Watch this video I took recently at a large Ivy bee nesting aggregation near Wallingford: Observations at a large Ivy bee (Collletes hederae) nesting aggregation



  1. This weekend has seen the first records from Worcestershire and south Shropshire. If you look closely at the pic captioned "Two males trying to mate with a female bee" you will note that all 3 bees in the pic are actually males (the pale facial hair is the key feature)!

    1. Great to hear that the Ivy bee is doing so well and spreading northwards. I keep seeing it all the time now in Reading as well as in Wallingford.
      Thank you for your comment on the picture. That explains while the bee on the back is struggling to fight the other two bees off if all 3 are males. These 3 bees were the only ones left from a bigger copulation cluster (the other bees had all fallen off already) so I assumed one of them must be a female ;-).

    2. Thanks Nadine!!

  2. Another reason for people not to get rid of their ivy!! Very interesting!

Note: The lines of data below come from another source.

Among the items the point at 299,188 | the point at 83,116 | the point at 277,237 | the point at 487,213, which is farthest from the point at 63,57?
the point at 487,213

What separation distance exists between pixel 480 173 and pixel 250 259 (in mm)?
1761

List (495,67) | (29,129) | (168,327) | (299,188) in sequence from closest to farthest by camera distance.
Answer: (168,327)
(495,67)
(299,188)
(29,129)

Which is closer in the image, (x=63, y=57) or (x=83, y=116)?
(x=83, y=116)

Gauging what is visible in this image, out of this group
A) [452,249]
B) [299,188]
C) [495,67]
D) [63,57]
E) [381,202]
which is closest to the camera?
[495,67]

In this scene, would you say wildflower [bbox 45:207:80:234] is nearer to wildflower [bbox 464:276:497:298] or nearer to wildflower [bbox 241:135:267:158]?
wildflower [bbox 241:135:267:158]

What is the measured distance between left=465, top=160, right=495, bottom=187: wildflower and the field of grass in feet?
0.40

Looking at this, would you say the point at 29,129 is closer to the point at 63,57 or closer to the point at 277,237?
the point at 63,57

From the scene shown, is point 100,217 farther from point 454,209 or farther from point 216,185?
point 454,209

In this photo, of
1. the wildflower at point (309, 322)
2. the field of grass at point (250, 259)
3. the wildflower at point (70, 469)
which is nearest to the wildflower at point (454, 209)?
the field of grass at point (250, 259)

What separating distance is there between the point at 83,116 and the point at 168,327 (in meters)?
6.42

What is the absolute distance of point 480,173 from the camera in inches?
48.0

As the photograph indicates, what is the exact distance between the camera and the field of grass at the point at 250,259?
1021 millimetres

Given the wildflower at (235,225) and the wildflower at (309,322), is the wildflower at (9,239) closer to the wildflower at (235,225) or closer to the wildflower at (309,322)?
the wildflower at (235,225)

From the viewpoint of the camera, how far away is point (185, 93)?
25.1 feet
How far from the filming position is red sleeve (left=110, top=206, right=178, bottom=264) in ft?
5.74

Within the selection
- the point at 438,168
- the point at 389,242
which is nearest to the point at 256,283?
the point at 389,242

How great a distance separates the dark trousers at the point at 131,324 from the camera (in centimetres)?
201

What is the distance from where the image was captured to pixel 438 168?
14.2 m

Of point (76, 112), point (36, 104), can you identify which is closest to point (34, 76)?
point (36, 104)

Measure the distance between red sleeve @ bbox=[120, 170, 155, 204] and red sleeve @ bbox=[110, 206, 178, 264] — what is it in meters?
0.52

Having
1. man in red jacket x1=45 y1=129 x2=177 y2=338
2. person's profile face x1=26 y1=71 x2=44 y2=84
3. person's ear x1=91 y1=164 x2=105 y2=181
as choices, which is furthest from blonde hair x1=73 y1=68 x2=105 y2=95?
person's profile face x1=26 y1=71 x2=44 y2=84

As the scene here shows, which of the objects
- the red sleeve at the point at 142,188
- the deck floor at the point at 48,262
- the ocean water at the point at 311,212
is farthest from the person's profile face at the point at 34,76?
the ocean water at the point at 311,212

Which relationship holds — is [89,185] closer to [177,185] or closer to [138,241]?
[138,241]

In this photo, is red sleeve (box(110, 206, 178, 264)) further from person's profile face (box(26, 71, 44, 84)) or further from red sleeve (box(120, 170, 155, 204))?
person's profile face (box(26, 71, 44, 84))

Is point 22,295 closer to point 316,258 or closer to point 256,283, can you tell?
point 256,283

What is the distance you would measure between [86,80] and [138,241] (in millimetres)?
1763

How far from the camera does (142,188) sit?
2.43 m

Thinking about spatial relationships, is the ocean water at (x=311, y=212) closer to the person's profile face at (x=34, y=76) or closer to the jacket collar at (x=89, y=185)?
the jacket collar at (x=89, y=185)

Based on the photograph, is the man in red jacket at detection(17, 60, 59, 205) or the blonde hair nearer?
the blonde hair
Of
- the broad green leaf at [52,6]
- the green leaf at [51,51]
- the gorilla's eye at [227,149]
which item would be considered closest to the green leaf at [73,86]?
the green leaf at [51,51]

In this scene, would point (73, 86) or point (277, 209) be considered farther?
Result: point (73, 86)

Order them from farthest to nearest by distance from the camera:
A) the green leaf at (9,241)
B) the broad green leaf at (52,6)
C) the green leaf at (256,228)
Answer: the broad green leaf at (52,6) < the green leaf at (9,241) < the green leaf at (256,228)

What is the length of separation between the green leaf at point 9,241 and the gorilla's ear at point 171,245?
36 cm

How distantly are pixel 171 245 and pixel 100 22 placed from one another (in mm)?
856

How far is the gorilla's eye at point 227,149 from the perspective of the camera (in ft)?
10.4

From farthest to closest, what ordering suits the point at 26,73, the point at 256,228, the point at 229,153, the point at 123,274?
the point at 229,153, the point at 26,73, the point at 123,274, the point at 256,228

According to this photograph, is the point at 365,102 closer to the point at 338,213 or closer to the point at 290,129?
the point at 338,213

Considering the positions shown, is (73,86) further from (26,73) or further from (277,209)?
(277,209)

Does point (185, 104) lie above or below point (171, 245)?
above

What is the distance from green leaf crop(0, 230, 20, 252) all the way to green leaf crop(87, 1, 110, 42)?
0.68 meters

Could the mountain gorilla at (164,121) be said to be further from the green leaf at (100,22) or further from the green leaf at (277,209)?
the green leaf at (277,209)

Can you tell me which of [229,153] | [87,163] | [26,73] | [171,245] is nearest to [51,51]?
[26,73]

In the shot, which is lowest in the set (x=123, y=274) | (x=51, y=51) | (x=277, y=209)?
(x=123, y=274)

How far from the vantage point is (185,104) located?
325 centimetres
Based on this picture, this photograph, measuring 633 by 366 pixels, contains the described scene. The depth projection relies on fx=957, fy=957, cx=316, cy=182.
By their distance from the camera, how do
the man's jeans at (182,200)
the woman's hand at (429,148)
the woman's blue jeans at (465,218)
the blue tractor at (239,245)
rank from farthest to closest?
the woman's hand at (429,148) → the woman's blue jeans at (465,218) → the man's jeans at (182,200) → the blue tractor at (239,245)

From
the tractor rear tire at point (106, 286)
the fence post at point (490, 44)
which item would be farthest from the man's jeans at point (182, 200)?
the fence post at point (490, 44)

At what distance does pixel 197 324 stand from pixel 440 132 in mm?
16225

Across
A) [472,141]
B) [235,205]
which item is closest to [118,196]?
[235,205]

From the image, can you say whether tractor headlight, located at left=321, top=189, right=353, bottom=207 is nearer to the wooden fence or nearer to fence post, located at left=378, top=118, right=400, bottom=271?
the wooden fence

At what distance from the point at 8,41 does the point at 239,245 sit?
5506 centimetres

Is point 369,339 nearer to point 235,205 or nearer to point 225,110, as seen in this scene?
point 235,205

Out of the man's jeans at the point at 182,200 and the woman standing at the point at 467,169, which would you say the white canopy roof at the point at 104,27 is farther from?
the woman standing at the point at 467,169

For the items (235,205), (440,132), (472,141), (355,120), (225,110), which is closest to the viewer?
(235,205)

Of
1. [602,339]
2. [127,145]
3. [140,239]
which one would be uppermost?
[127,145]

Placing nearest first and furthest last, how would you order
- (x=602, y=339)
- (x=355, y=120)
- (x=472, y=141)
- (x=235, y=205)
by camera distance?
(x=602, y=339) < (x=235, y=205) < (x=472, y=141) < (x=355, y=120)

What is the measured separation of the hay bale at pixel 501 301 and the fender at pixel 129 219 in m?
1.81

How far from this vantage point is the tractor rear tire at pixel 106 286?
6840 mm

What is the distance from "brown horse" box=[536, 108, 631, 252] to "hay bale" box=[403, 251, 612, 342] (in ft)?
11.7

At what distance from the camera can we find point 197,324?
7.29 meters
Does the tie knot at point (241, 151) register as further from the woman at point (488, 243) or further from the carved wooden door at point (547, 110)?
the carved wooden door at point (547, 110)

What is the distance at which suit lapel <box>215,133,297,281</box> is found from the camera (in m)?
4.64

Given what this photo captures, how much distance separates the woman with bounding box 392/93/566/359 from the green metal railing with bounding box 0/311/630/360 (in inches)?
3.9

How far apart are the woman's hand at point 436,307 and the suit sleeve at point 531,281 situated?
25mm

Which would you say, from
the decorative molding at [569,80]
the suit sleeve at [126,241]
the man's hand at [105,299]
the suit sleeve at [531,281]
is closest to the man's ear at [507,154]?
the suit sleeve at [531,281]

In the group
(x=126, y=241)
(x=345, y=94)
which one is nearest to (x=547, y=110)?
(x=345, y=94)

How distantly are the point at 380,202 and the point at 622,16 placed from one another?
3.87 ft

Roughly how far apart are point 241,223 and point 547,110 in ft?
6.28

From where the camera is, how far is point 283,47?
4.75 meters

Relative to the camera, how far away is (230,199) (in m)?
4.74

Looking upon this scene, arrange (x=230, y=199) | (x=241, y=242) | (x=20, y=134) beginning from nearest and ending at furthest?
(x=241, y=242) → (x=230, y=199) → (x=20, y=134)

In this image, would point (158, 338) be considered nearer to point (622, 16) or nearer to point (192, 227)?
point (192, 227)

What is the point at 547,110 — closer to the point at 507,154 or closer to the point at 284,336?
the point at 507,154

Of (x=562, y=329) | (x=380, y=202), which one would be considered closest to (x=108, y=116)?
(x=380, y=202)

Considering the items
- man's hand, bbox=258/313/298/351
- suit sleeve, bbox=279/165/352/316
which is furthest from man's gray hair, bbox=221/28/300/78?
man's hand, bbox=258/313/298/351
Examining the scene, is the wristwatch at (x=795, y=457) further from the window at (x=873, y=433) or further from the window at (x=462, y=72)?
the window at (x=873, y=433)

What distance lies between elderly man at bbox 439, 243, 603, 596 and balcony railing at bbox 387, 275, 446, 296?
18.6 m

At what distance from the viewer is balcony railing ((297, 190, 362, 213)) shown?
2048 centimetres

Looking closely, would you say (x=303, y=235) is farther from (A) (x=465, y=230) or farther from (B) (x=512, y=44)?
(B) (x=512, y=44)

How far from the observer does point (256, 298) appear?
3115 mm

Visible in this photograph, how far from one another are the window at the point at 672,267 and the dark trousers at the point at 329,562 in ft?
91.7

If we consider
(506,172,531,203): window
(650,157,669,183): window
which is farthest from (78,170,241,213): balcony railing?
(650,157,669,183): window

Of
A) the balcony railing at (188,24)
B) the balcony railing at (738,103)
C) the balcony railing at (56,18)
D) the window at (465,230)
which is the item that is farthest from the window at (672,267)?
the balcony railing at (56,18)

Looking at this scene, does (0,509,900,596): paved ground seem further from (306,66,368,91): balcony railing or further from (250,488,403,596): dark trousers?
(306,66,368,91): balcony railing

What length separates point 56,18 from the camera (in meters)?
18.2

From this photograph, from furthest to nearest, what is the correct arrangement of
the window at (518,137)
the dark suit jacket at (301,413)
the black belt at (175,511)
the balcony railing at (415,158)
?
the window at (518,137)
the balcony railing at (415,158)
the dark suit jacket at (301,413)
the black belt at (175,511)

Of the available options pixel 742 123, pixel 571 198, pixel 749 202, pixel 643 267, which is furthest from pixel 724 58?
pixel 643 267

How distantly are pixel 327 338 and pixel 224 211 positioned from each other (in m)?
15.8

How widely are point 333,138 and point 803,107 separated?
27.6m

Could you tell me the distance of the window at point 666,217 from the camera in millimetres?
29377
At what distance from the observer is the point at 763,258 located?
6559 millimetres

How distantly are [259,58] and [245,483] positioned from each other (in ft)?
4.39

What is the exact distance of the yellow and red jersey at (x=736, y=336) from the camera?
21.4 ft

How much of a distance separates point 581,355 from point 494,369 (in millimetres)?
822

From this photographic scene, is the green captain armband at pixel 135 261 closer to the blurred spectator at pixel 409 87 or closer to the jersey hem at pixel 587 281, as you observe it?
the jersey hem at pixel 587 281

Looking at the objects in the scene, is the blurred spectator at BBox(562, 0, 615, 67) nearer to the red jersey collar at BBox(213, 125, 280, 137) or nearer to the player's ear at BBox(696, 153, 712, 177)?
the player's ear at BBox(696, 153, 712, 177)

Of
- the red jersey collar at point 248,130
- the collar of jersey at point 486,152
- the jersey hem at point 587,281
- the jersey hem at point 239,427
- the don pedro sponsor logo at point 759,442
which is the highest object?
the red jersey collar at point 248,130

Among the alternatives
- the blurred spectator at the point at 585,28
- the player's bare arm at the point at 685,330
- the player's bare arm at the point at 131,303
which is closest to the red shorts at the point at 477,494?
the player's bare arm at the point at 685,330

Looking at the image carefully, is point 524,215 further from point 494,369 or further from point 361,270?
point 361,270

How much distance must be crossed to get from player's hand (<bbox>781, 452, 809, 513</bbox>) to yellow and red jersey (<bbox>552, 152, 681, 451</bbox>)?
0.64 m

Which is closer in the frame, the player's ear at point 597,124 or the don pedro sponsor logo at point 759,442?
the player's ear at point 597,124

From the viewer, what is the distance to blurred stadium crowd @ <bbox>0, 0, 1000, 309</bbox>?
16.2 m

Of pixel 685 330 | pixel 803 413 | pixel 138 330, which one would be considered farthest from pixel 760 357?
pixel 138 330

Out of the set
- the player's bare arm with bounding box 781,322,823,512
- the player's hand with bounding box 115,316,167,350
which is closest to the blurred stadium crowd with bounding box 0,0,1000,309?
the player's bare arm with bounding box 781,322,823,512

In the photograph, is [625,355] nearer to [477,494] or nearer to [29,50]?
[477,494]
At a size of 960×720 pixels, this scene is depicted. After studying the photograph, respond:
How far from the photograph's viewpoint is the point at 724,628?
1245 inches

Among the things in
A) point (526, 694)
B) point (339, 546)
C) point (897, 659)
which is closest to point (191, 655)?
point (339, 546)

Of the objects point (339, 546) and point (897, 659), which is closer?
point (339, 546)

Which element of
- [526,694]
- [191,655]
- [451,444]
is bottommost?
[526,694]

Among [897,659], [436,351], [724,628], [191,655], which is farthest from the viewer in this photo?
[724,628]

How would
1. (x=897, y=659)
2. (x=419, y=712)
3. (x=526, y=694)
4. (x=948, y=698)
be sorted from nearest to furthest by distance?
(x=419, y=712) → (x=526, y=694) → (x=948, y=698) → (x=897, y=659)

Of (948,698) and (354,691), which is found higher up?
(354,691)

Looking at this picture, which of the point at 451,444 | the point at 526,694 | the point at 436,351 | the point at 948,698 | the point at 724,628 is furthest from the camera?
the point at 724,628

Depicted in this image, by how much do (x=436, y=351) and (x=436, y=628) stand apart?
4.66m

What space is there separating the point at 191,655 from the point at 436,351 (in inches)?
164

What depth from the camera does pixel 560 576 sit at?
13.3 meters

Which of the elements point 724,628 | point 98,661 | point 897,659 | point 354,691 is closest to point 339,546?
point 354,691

  3. Just seen my first colony of these beauties on a south facing cliff on the Isle of Wight. Very handsome bees and a joy to watch.

  4. Yesterday saw thousands emerging from sandy burrows on sunny grass slope in orford, Suffolk. An old ivy hedge opposite was in flower

  5. Mine have been seen again this year in the very sandy soil on my rockery. They seem to be increasing in number and spreading into the lawn. Hadleigh, Suffolk.

  6. I have this week found a large number of ivy bees in our small garden in the centre of Worcester despite the fact we don't have any ivy. They have been mating and our garden is covered in their burrows

  7. We have a large aggregation in our allotment in King's Lynn. There is plenty of ivy and sandy soil. I don't want to destroy them but intend to dig over the plot this winter. Does anyone know how to move them ?

  8. We think we have hundreds in our garden in Royal Wootton Bassett :-) quite a friendly bunch, didnt mind me stealing the blackberries that are mixed in with the ivy patch.